Daring to be Simple


“Is there enough of an idea there?” It’s something I’ve asked of so many recipes as a food editor over the years. If a dish felt too simple, too basic, did people really need a recipe for it? If they didn’t, was it worth giving it space on the page? Any simple recipe needed something to make it compelling, to make readers want to try it even if they never actually did.

Early on, this felt a bit hypocritical. It was nothing like how I cooked at home. I loved simply cooked veggies with a pat of butter, a squeeze of lemon. I lived for a plate of random ingredients in their simplest form. If I needed to develop recipes for work, I had to fight every instinct to take out ingredients, use fewer pots and pans, and strip a cooking method down to its most essential parts. To just let a tomato be a tomato.

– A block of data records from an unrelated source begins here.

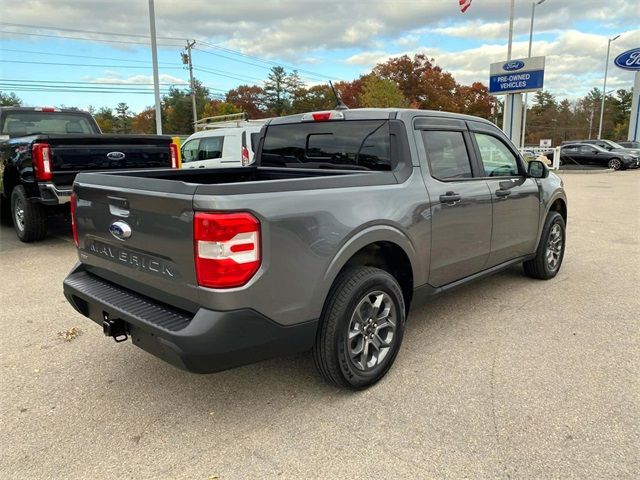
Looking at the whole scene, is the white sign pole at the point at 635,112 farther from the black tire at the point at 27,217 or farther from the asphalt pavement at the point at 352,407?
the black tire at the point at 27,217

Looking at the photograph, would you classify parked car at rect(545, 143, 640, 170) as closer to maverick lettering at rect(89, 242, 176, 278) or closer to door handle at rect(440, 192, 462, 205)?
door handle at rect(440, 192, 462, 205)

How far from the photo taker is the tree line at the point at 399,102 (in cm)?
6444

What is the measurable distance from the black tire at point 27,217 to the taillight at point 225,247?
5858 millimetres

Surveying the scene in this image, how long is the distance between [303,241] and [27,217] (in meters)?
6.13

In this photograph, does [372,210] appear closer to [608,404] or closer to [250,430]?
[250,430]

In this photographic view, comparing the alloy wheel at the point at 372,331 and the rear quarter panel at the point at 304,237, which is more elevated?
the rear quarter panel at the point at 304,237

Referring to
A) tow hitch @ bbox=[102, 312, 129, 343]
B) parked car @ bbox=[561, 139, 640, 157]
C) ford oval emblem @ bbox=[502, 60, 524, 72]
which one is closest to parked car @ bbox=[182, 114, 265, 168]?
tow hitch @ bbox=[102, 312, 129, 343]

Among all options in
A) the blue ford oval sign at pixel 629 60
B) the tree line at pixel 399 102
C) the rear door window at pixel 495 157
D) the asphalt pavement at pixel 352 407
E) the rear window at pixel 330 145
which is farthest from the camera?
the tree line at pixel 399 102

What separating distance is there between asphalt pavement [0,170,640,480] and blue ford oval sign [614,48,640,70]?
3413cm

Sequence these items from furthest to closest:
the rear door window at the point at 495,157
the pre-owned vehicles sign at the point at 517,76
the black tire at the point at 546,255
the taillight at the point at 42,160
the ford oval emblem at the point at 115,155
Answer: the pre-owned vehicles sign at the point at 517,76, the ford oval emblem at the point at 115,155, the taillight at the point at 42,160, the black tire at the point at 546,255, the rear door window at the point at 495,157

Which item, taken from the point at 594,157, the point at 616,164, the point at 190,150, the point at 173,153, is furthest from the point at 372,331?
the point at 594,157

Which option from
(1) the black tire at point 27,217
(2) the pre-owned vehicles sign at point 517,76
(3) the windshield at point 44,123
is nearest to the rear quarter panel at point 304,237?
(1) the black tire at point 27,217

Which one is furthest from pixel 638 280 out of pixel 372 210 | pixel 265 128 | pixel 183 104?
pixel 183 104

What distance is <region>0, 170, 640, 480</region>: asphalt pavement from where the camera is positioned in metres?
2.42
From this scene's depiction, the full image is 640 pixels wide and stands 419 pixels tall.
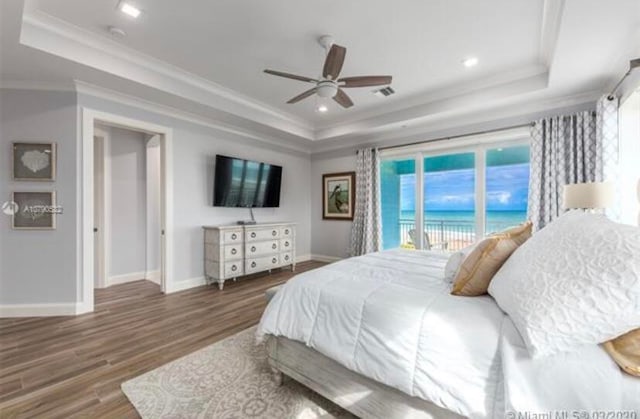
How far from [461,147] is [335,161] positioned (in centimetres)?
250

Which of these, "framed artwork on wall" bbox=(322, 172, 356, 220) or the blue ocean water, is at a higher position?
"framed artwork on wall" bbox=(322, 172, 356, 220)

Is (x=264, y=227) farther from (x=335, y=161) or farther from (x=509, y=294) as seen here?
(x=509, y=294)

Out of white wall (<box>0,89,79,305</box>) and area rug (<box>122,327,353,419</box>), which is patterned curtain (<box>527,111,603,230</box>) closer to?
area rug (<box>122,327,353,419</box>)

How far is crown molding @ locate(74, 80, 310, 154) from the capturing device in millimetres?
3252

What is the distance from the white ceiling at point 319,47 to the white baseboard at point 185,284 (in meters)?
2.54

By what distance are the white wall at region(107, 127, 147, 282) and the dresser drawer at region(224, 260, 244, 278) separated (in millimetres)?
1788

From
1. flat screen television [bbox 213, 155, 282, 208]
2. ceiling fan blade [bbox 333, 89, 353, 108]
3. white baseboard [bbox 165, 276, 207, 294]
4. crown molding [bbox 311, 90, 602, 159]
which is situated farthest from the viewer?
flat screen television [bbox 213, 155, 282, 208]

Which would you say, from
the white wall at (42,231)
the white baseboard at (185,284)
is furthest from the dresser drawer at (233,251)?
the white wall at (42,231)

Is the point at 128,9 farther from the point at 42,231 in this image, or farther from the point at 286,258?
the point at 286,258

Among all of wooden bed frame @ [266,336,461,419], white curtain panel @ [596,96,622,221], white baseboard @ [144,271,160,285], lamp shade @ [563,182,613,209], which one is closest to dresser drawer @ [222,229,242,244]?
white baseboard @ [144,271,160,285]

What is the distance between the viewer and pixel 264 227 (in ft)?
15.8

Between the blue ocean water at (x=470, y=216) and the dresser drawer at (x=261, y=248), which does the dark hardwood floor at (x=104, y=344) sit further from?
the blue ocean water at (x=470, y=216)

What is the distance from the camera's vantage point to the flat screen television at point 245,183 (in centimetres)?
457

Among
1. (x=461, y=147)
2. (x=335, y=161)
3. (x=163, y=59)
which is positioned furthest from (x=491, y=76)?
(x=163, y=59)
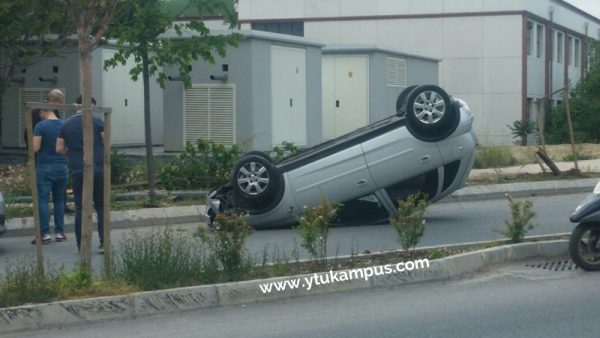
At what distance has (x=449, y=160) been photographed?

Eating and cooking simply is actually kind of daring. In a social media sea of three-page recipes and twelve-ingredient grain bowls, it takes guts to say, “I had sliced tomatoes, cucumbers, and an egg for dinner.” For years I felt like it wasn’t really cooking, wasn’t really worth sharing, wasn’t a voice people needed to hear. There wasn’t enough of an idea there.

The thing is, as much as I’m inspired by the incredible food I see in my feed, I also need the visual reminder that it’s okay to keep it simple. And maybe other single cooks who think all cooking involves big batches, long ingredient lists, and lots of cleanup need this reminder too. 

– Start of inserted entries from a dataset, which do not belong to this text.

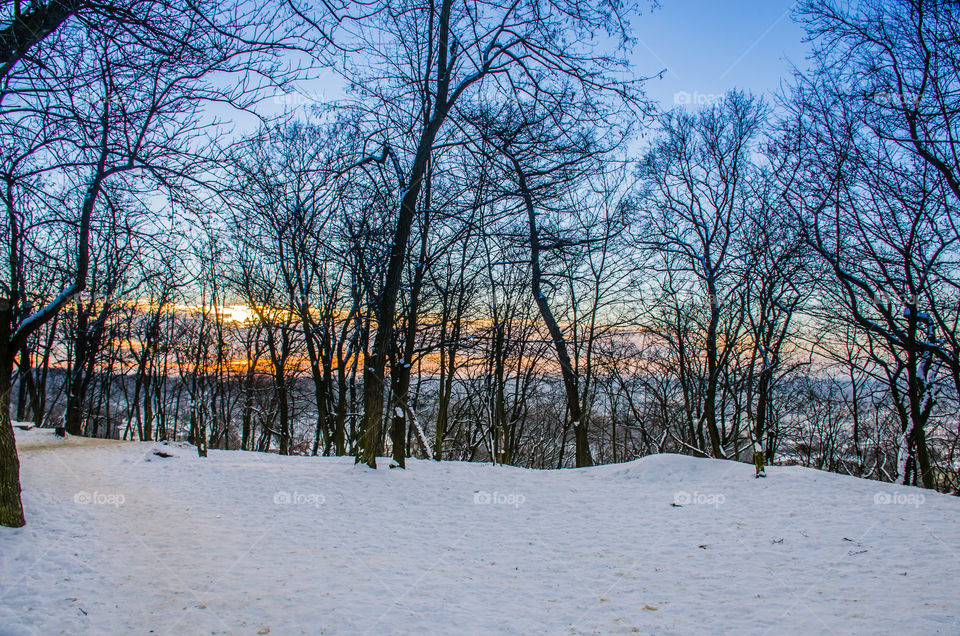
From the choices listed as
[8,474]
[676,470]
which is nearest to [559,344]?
[676,470]

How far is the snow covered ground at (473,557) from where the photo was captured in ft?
12.4

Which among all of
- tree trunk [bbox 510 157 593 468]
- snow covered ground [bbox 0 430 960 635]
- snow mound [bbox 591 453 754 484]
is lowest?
snow covered ground [bbox 0 430 960 635]

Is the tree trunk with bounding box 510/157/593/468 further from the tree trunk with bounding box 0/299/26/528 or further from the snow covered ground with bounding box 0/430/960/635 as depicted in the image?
the tree trunk with bounding box 0/299/26/528

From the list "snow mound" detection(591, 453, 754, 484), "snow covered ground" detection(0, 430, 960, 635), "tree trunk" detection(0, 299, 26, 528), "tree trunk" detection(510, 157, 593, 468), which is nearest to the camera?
"snow covered ground" detection(0, 430, 960, 635)

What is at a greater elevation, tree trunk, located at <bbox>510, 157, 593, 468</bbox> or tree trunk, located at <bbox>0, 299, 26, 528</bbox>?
tree trunk, located at <bbox>510, 157, 593, 468</bbox>

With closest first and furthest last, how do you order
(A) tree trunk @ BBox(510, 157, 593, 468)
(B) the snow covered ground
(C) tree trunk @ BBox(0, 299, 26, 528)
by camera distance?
1. (B) the snow covered ground
2. (C) tree trunk @ BBox(0, 299, 26, 528)
3. (A) tree trunk @ BBox(510, 157, 593, 468)

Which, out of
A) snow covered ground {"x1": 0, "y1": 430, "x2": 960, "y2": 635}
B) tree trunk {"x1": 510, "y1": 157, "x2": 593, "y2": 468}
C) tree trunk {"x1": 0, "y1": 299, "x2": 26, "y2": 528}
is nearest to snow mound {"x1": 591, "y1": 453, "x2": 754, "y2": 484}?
snow covered ground {"x1": 0, "y1": 430, "x2": 960, "y2": 635}

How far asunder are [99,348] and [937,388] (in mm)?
30684

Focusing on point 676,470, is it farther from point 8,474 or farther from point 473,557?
point 8,474

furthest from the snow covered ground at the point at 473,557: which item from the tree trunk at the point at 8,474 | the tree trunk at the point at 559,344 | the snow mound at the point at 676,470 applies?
the tree trunk at the point at 559,344

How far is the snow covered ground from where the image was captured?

For me, cooking simply is about letting ingredients stand on their own rather than trying to transform them, of taking the quickest, un-fussiest route whenever possible. It’s often a “this plus that” assembling of components that you don’t think will make a complete meal until they meet each other on the plate. (A recent favorite: stir-fried broccoli, cold tofu, a soft-boiled egg, and rice noodles with TJ’s chili-onion crunch.) Cooking simply is skipping that fourth spice or third vegetable when you don’t have it or don’t want to bother. It’s not bland or boring, but minimal and thoughtful.

Once I owned this kind of simplicity as my personal cooking style, the ideas poured from me. I filled a notebook, created a hefty Google Drive, and started a blog. Keeping it simple isn’t just enough of an idea, it’s the whole idea. And I’m just getting started.